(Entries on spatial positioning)
________

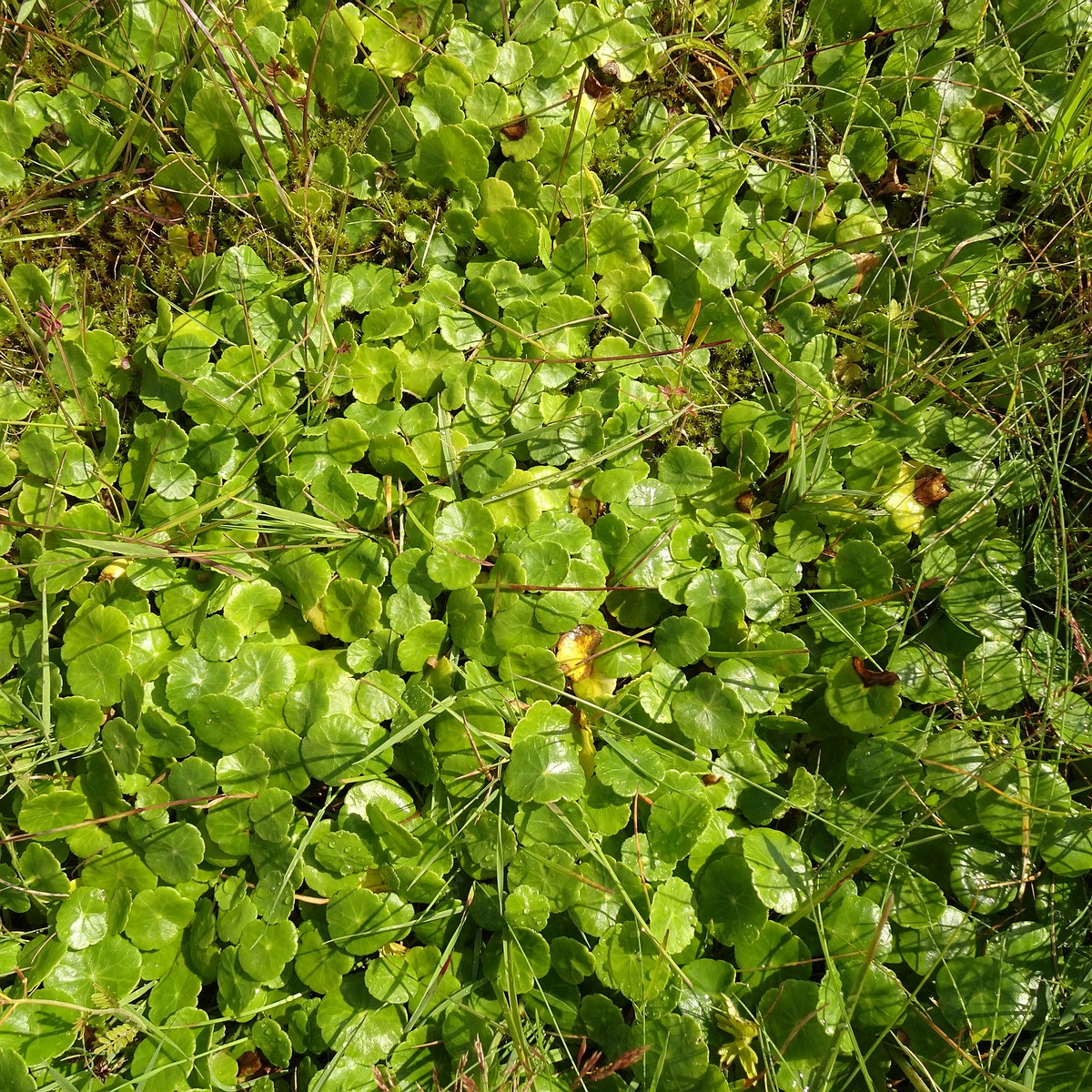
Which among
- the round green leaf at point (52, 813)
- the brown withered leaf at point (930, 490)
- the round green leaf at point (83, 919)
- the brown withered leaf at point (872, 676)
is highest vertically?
the brown withered leaf at point (930, 490)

________

Reproduce the material above word for word, leaving out the pictures.

Which among
- the round green leaf at point (52, 813)
- the brown withered leaf at point (930, 490)
- the round green leaf at point (83, 919)
- the brown withered leaf at point (872, 676)
is highest vertically?
the brown withered leaf at point (930, 490)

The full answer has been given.